The most common rationale for Auer is that only agencies have the technical expertise to understand their own regulations. During oral argument in Kisor, Justice Stephen Breyer quoted an FDA regulation “that a particular compound should be treated as a single new active moiety, which consists of a previously approved moiety, joined by a non-ester covalent bond to a lysine group.” And then he added, to much laughter from the audience, “Do you know how much I know about that?”
But what Breyer surely does know is that part of being a judge is applying the law to unfamiliar and complex facts.
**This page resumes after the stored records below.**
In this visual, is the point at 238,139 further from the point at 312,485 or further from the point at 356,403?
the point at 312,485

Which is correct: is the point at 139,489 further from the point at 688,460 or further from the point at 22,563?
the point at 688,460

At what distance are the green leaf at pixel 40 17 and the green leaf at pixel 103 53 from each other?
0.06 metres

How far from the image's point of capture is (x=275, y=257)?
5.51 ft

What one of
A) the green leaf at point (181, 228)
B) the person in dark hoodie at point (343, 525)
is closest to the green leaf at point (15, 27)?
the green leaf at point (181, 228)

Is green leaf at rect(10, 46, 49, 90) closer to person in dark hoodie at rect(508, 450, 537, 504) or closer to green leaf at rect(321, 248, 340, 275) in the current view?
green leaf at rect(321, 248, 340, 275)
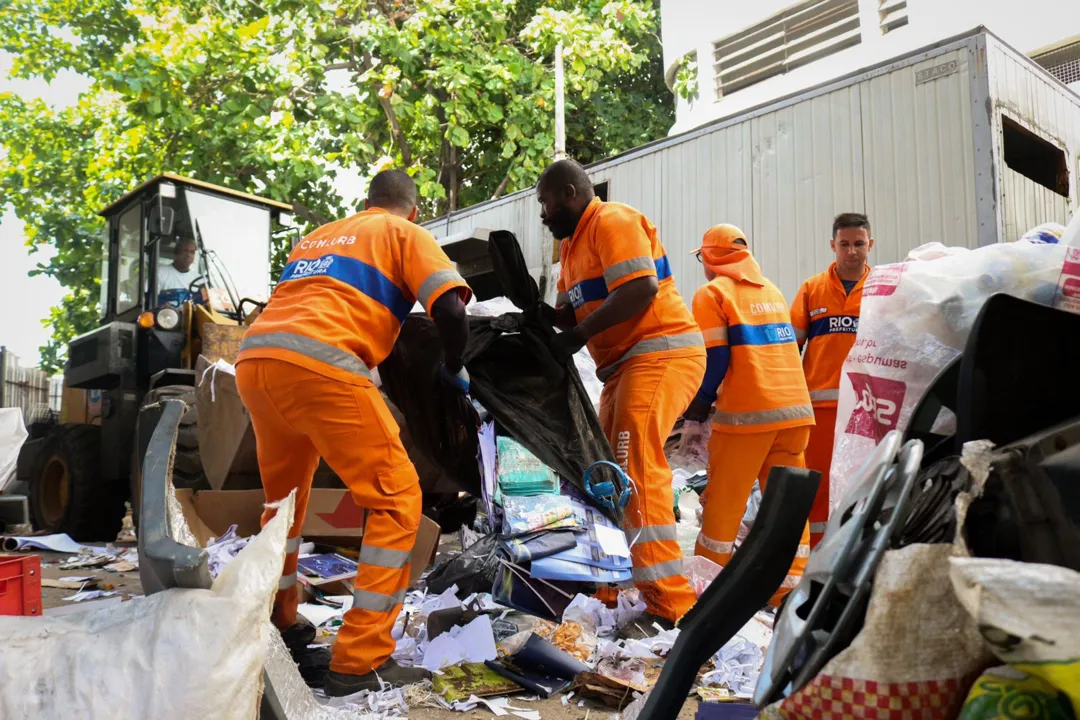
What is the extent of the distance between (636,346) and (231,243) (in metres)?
5.43

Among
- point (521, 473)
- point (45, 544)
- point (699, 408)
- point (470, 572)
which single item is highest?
point (699, 408)

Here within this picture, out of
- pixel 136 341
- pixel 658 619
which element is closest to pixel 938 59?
pixel 658 619

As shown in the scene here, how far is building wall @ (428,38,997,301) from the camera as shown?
218 inches

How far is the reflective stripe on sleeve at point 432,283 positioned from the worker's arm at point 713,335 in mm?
1373

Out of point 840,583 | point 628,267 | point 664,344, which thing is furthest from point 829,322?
point 840,583

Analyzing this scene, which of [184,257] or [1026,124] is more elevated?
[1026,124]

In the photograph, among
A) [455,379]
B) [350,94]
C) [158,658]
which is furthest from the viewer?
[350,94]

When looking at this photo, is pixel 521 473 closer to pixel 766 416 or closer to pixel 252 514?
pixel 766 416

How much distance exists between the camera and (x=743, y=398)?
3.54 m

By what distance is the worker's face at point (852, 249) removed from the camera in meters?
4.38

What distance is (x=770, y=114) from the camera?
6.64 meters

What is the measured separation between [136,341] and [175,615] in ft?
22.0

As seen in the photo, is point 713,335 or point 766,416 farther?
point 713,335

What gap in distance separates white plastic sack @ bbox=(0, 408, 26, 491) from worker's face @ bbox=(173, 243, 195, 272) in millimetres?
1850
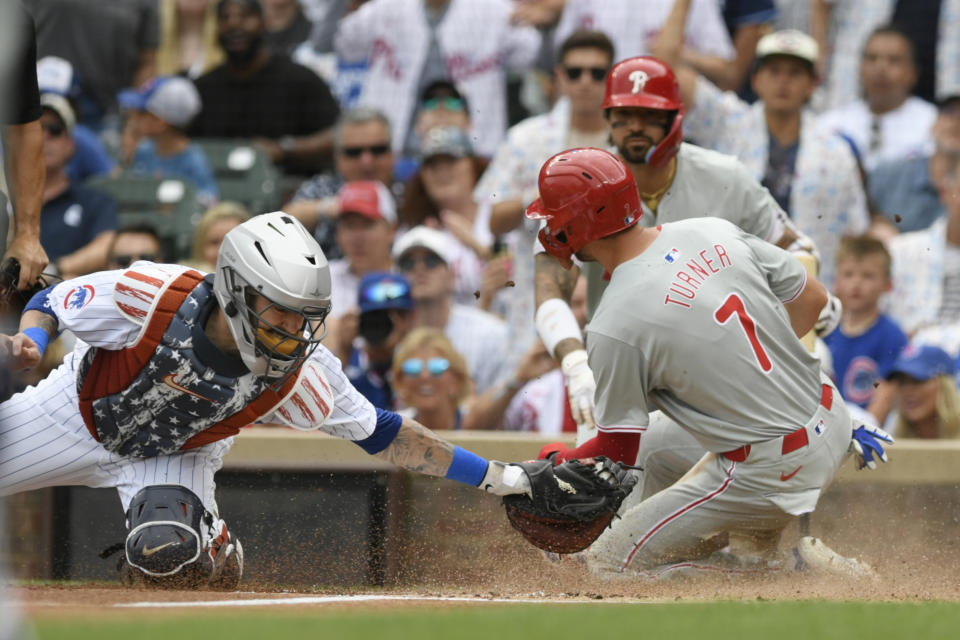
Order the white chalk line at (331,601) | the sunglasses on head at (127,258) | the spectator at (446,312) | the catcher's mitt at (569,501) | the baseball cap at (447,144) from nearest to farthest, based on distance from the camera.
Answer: the white chalk line at (331,601)
the catcher's mitt at (569,501)
the spectator at (446,312)
the sunglasses on head at (127,258)
the baseball cap at (447,144)

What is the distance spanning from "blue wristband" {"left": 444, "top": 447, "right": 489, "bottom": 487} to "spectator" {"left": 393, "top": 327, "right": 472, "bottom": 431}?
2.20m

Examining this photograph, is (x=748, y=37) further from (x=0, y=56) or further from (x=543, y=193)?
(x=0, y=56)

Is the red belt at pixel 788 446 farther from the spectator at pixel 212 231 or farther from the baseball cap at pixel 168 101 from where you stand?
the baseball cap at pixel 168 101

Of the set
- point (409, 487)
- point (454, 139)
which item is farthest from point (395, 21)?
point (409, 487)

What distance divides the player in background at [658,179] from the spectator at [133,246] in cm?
321

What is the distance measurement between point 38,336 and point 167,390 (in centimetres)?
53

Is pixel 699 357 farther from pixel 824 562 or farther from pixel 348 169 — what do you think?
pixel 348 169

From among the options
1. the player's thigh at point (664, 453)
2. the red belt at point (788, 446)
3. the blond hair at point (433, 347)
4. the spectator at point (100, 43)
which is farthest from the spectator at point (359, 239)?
the red belt at point (788, 446)

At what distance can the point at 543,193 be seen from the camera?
5785 mm

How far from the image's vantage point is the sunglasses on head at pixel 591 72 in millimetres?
8711

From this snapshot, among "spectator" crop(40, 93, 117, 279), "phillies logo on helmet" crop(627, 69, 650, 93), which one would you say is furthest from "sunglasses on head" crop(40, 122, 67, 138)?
"phillies logo on helmet" crop(627, 69, 650, 93)

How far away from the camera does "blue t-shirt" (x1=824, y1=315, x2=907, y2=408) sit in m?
8.43

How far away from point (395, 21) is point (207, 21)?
169 centimetres

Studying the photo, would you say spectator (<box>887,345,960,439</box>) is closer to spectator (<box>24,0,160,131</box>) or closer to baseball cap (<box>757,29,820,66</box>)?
baseball cap (<box>757,29,820,66</box>)
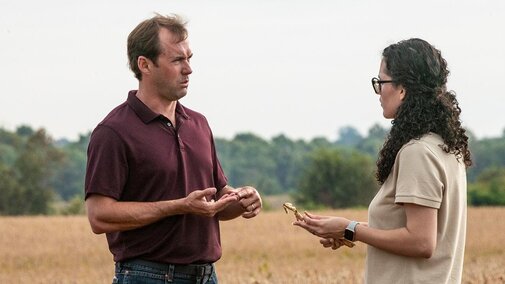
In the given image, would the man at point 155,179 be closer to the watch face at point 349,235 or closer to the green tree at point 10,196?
the watch face at point 349,235

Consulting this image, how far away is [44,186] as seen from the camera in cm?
8894

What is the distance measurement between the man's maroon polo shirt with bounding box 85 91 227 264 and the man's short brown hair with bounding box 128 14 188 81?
0.76 ft

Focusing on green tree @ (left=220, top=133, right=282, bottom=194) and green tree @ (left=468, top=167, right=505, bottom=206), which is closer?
green tree @ (left=468, top=167, right=505, bottom=206)

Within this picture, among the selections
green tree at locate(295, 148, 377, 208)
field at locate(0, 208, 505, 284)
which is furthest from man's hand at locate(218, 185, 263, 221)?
green tree at locate(295, 148, 377, 208)

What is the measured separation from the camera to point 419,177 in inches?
197

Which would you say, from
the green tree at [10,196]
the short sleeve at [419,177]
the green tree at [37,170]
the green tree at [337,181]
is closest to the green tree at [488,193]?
the green tree at [337,181]

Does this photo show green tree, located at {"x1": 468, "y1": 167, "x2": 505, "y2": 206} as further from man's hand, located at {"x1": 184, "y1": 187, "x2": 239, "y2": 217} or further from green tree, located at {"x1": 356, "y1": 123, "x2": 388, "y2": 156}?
man's hand, located at {"x1": 184, "y1": 187, "x2": 239, "y2": 217}

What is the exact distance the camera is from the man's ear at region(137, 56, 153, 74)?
5.73 metres

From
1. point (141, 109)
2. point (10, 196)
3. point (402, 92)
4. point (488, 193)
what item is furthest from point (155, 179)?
point (10, 196)

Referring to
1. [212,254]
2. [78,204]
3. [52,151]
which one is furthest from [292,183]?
[212,254]

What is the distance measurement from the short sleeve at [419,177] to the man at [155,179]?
961mm

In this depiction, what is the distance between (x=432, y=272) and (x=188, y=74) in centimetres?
158

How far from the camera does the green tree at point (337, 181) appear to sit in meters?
89.0

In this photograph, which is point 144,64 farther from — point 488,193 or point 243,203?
point 488,193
Medical malpractice, engineering defect, patent infringement, securities fraud, and countless other types of litigation involve highly technical facts. Is Breyer suggesting that judges shrink from these cases as well? No: the complexity of contemporary governance may justify the practice of having experts draft regulations, but it does not usurp the judiciary’s job to interpret those regulations. Besides, many regulatory disputes, including Kisor, involve nontechnical terms such as “relevant.”
The real issue, it seems, is not the relative merits of James Kisor’s case but the fear that his victory presages “a broader attack on the administrative state,” in the words of Brianne Gorod of the Constitutional Accountability Center. Gorod, Metzger, and others worry that if the high court jettisons Auer, it will also overturn so-called Chevron deference, under which the courts defer to an agency’s interpretation of its governing statute. (In fact, Chevron rests on a distinct rationale of implied congressional delegation—a theory not relevant to Auer.) Meantime, Rhode Island Democratic Senator Sheldon Whitehouse calls Kisor a “contest between powerful influencers who seek to bend government to their will, and a general public that counts on government to protect it from the influencers.” Whitehouse’s description, which comes from a friend-of-the-court brief he submitted in the case, is noteworthy in that the senator evidently regards James Kisor—a vet fighting for his benefits—as an emissary of the “influencer class.”
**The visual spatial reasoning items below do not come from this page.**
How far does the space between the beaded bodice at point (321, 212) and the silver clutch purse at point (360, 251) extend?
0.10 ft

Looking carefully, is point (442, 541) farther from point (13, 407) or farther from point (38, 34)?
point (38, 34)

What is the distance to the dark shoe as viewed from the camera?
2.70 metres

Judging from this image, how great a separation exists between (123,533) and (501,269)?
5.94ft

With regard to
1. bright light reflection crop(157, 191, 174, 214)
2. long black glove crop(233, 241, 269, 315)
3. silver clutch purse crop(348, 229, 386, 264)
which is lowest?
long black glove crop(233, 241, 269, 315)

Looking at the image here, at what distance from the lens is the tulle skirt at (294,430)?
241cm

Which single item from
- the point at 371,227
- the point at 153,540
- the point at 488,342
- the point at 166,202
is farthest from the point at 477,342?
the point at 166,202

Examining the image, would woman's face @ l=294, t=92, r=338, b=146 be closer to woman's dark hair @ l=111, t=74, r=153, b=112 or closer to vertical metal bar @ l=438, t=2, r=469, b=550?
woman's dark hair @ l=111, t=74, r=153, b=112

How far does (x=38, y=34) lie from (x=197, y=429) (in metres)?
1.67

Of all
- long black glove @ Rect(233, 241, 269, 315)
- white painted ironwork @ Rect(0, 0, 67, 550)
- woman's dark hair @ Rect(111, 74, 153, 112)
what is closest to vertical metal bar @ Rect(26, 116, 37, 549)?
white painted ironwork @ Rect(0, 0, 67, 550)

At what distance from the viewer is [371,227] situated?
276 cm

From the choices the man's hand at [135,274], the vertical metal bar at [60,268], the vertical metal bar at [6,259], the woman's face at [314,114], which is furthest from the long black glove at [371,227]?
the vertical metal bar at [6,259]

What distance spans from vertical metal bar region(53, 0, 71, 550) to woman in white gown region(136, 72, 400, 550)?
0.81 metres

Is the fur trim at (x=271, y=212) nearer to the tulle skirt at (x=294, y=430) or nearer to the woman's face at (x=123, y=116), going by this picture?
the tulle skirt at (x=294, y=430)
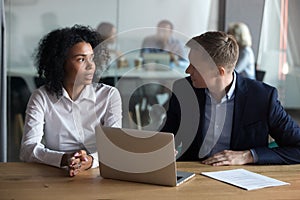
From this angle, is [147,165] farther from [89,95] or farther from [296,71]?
[296,71]

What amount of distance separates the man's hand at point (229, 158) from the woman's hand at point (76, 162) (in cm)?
52

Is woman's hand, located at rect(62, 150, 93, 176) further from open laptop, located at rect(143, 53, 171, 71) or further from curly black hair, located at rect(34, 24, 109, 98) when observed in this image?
open laptop, located at rect(143, 53, 171, 71)

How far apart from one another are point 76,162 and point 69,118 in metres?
0.44

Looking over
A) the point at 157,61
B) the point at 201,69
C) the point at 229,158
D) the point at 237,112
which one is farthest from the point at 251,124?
the point at 157,61

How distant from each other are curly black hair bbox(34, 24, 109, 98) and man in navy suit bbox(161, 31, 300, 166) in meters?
0.53

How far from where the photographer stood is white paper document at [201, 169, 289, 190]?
1.91 m

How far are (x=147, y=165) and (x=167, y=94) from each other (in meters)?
3.88

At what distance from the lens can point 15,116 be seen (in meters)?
5.08

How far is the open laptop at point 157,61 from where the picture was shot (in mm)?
5406

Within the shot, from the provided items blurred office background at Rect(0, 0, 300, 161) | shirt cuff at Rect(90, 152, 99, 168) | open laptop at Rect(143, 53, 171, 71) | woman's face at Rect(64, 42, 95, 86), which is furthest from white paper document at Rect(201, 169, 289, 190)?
open laptop at Rect(143, 53, 171, 71)

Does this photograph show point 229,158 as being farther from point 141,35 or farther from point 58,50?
point 141,35

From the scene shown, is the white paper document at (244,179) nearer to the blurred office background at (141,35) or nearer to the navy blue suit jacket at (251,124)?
the navy blue suit jacket at (251,124)

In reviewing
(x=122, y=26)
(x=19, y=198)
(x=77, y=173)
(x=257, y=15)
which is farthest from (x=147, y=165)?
(x=257, y=15)

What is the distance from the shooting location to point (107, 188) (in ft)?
6.15
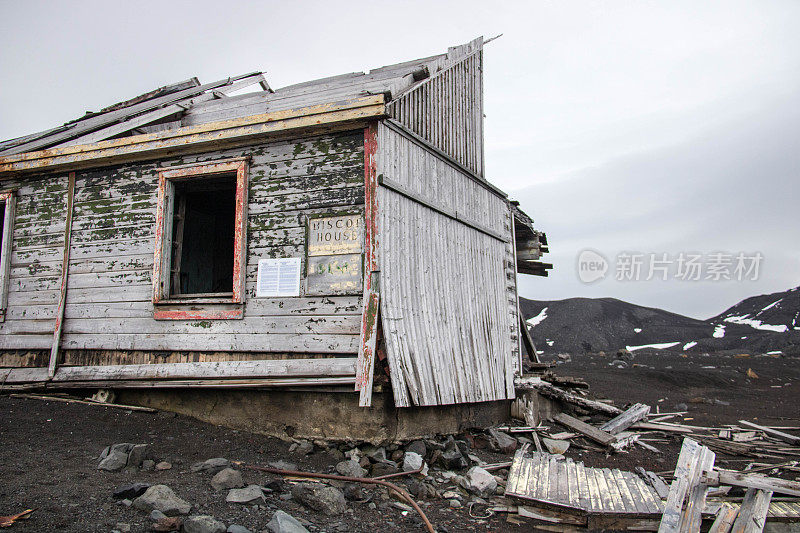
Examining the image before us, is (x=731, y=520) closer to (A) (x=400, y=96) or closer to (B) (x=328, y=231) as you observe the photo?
(B) (x=328, y=231)

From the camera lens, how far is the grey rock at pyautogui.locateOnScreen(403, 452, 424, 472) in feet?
20.0

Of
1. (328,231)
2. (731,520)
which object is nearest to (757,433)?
(731,520)

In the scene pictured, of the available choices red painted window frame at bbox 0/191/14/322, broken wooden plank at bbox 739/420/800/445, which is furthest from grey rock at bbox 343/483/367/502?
broken wooden plank at bbox 739/420/800/445

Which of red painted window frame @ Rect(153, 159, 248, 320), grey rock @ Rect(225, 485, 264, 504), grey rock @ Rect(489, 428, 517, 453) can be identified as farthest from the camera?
grey rock @ Rect(489, 428, 517, 453)

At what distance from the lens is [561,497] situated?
208 inches

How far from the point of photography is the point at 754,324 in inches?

The Left’s doomsday warnings are difficult to fathom. In a world without Auer, administrative agencies would still be free to issue informal guidance and to advance novel interpretations of regulations via enforcement actions. But when challenged in court, those agencies will need to defend their interpretations on the merits, just like any other litigant. What, one wonders, is the Left afraid of?
The answer lies in raw politics. Ideologically, the courts and Congress are constantly up for grabs. The permanent bureaucracy, on the other hand, is reliably liberal—95 percent of all federal employees who contributed money in the last presidential election gave to Hillary Clinton. Doctrines like Auer that shield bureaucratic agencies from oversight is a reliable way to advance a progressive agenda. The other—much harder—is winning elections.